Community-Test (oct6) Offline

joshuef · October 6, 2021, 3:43pm

With the testnet tool, you should be able to run ./scripts/logs to download all logs from all nodes you have created

To get more folk joining faster, you may want the intial nodes to be built w/ less storage space, or perhaps even the node bins built with always-joinable flag

Josh · October 6, 2021, 3:47pm

I’m not using AWS so when I try that it does not work. (I suspect that’s why?)
I do have an aws s3 bucket set up but that is a convo and help I’ll need in the other thread I guess.

Just ran in to restart, I am busy remodeling my workspace/shed/office but am more than happy to continue working out the kinks.

joshuef · October 6, 2021, 3:49pm

Ahh, yeh that’s fair.

Probs those scripts could/should be updated to run without the need for syncing to/from s3. Opt out at the very least.

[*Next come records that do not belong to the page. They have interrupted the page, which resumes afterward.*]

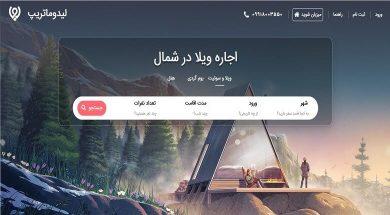 تصویر از بهترین سایت برای اجاره آنلاین ویلا و سوئیت در سراسر ایران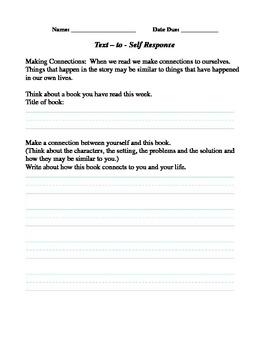 Text - to - Self Response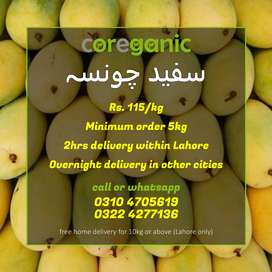 Farm Fresh Mango (White Chonsa)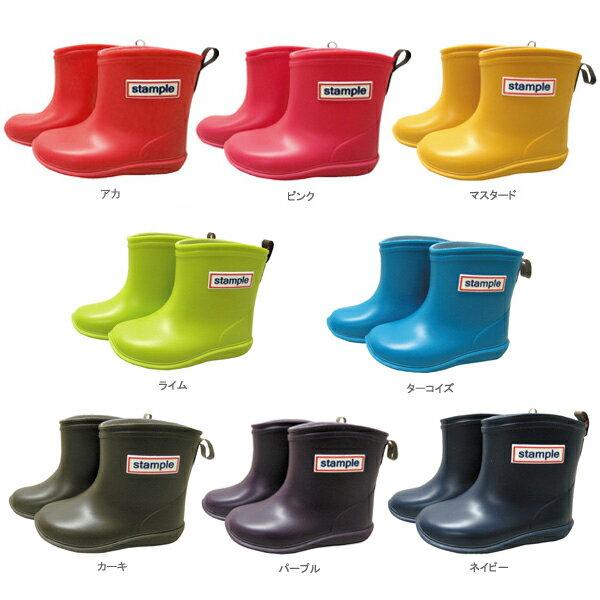 靴, レインシューズ・長靴 stample 75005 13cm 14cm 15cm 16cm 17cm 18cm 19cm 3980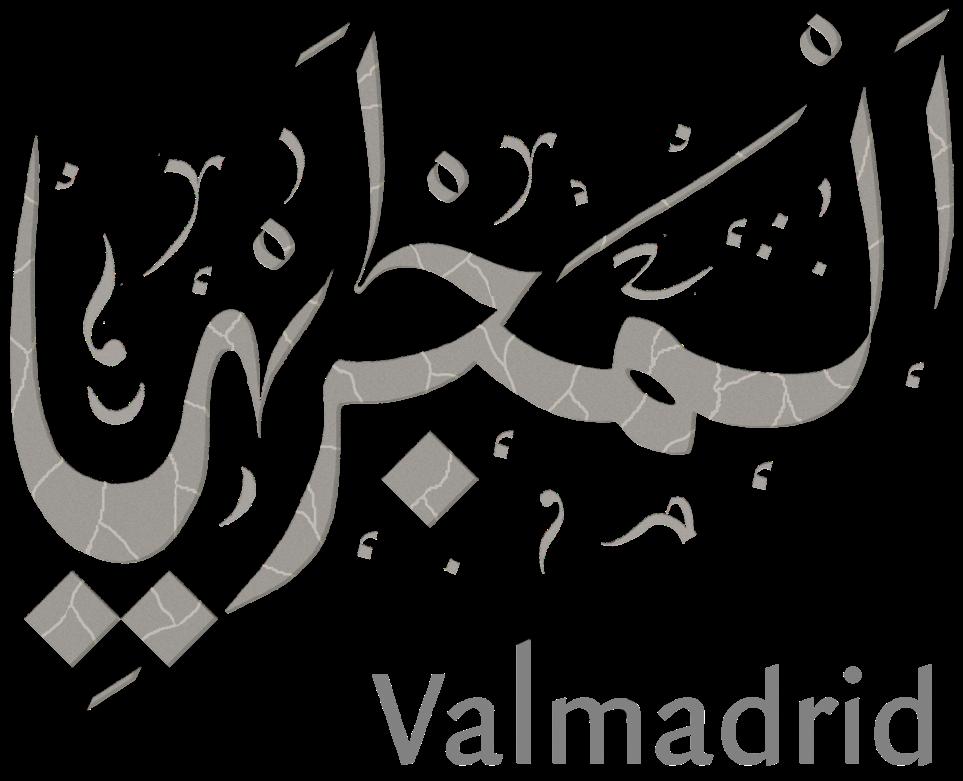 al-Mayari Valmadrid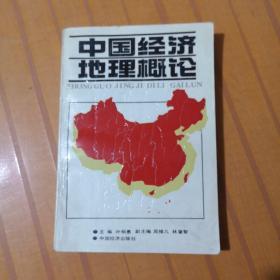 中国经济地理概论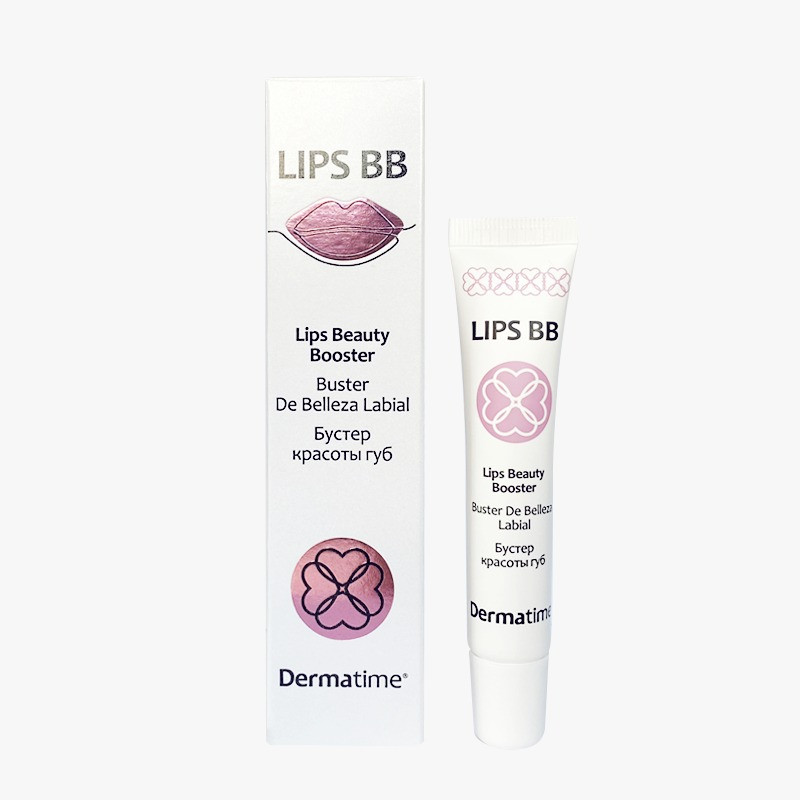 Lips BB - Lips Beauty Booster - Бустер Красоты Губ, 15 мл - DERMATIME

Keep up the good work (on sheds+testnets!)

joshuef · October 6, 2021, 3:55pm

large files are probably still problematic.

At the moment the blob cache is removed so we can more readily see underlying issues, and we’re working on those and without this, it only takes one chunk fail to break your large file retrieval…

eg, at the mo there’s still more AE retries for PUTs than you’d want… Which means a chunk can sometimes fail to be put during the span of our tests.

And right now we still dont verify PUT data as part of the CLI funcs, so until you’re able to retrieve the file, you cannot really assume that it’s all stored properly I’m afraid.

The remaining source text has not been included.